**Teks acuan**
Dalam prakteknya, kita memang tidak bisa memperdebatkan apakah kesabaran itu penting atau tidak. Tidak bisa juga kita memilih untuk menjadi orang yang sabar atau tidak. Sejauh kita ingin memanifestasikan apa yang belum nyata di pikiran, kesabaran itu mutlak dibutuhkan. Pasalnya, semua manifestasi itu butuh proses dan perjuangan. Maksud perjuangan di sini adalah the activity that not only doing, aktivitas yang tidak semata melakukan sesuatu, melainkan usaha yang menuntut pengerahan daya upaya, yang di dalamnya pasti mencakup kesabaran. Kalau kita ingin membangun usaha, dalam skala apapun, pasti modal kita tidak cukup hanya beraktivitas yang biasa-biasa sekalipun kita sudah memiliki modal material dan finansial yang cukup. Membangun usaha butuh pengerahan daya upaya atau biasa kita sebut perjuangan.
SABAR
Selain sebagai
syarat mutlak perjuangan, kesabaran juga memberikan efek mental yang disebut
kekuatan batin. Orang menjadi kuat bukan karena kesuksesan. Kalau Anda tiba-tiba langsung sukses di bisnis,
misalnya, belum tentu kesuksesan itu membuat Anda kuat mengelolanya. Kekuatan
batin itu dibentuk dari kesabaran kita dalam menghadapi kenyataan pada saat kita
memperjuangkan sesuatu. Ini yang membuat para pengusaha senior tidak begitu
reaktif terhadap kegagalan atau kerugian. Jiwanya sudah terlatih untuk menjadi
kuat. Struktur batin manusia itu sering digambarkan seperti
batang pohon. Ia menjadi kuat bukan karena dijauhkan dari terpaan angin atau dari sinar matahari.
Ia menjadi kuat karena dilatih oleh terpaan dan sinar.
Prioritas Kesabaran
Meski kesabaran itu dibutuhkan di semua aktivitas yang kita sebut
perjuangan itu, tetapi kalau melihat prioritasnya, ada situasi dan kondisi
tertentu yang menuntut kita untuk harus lebih bersabar. Bila melihat
poin-poin penting dari catatan Pak Quraish Shihab, yang bisa kita baca dari buku-buku beliau, beberapa situasi dan kondisi itu antara lain:
1. Pada saat kita menanti ketetapan Tuhan
Menurut ketetapan Tuhan, apapun yang kita usahakan itu PASTI akan ada balasannya. Cuma, balasan itu seringkali diakhirkan, di tanggal yang kita tidak ketahui seluruhnya, meski ada sebagian yang bisa diketahui. Menanti ketetapan yang belum diketahui ini butuh kesabaran.

**Data tercatat**
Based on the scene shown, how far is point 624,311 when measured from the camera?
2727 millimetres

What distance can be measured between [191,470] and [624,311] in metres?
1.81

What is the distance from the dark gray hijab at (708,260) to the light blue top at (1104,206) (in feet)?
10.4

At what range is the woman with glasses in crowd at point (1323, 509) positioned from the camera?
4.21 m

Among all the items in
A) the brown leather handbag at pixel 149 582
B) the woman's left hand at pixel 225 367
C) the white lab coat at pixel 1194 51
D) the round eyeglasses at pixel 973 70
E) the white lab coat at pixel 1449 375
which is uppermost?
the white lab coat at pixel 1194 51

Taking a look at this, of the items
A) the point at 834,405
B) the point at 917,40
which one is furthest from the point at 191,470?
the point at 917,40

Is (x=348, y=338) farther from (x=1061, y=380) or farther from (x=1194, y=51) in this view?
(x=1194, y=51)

**Tugas singkat 1**
Dalam teks tentang kesabaran, struktur batin manusia sering digambarkan seperti apa?
**Tugas singkat 2**
Salin tanpa perubahan bagian teks tentang kesabaran di antara "Dalam prakteknya, kita" dan "kita sebut perjuangan.", termasuk kedua batas itu.

**Jawaban 1**
Seperti batang pohon.

**Jawaban 2**
Dalam prakteknya, kita memang tidak bisa memperdebatkan apakah kesabaran itu penting atau tidak. Tidak bisa juga kita memilih untuk menjadi orang yang sabar atau tidak. Sejauh kita ingin memanifestasikan apa yang belum nyata di pikiran, kesabaran itu mutlak dibutuhkan. Pasalnya, semua manifestasi itu butuh proses dan perjuangan. Maksud perjuangan di sini adalah the activity that not only doing, aktivitas yang tidak semata melakukan sesuatu, melainkan usaha yang menuntut pengerahan daya upaya, yang di dalamnya pasti mencakup kesabaran. Kalau kita ingin membangun usaha, dalam skala apapun, pasti modal kita tidak cukup hanya beraktivitas yang biasa-biasa sekalipun kita sudah memiliki modal material dan finansial yang cukup. Membangun usaha butuh pengerahan daya upaya atau biasa kita sebut perjuangan.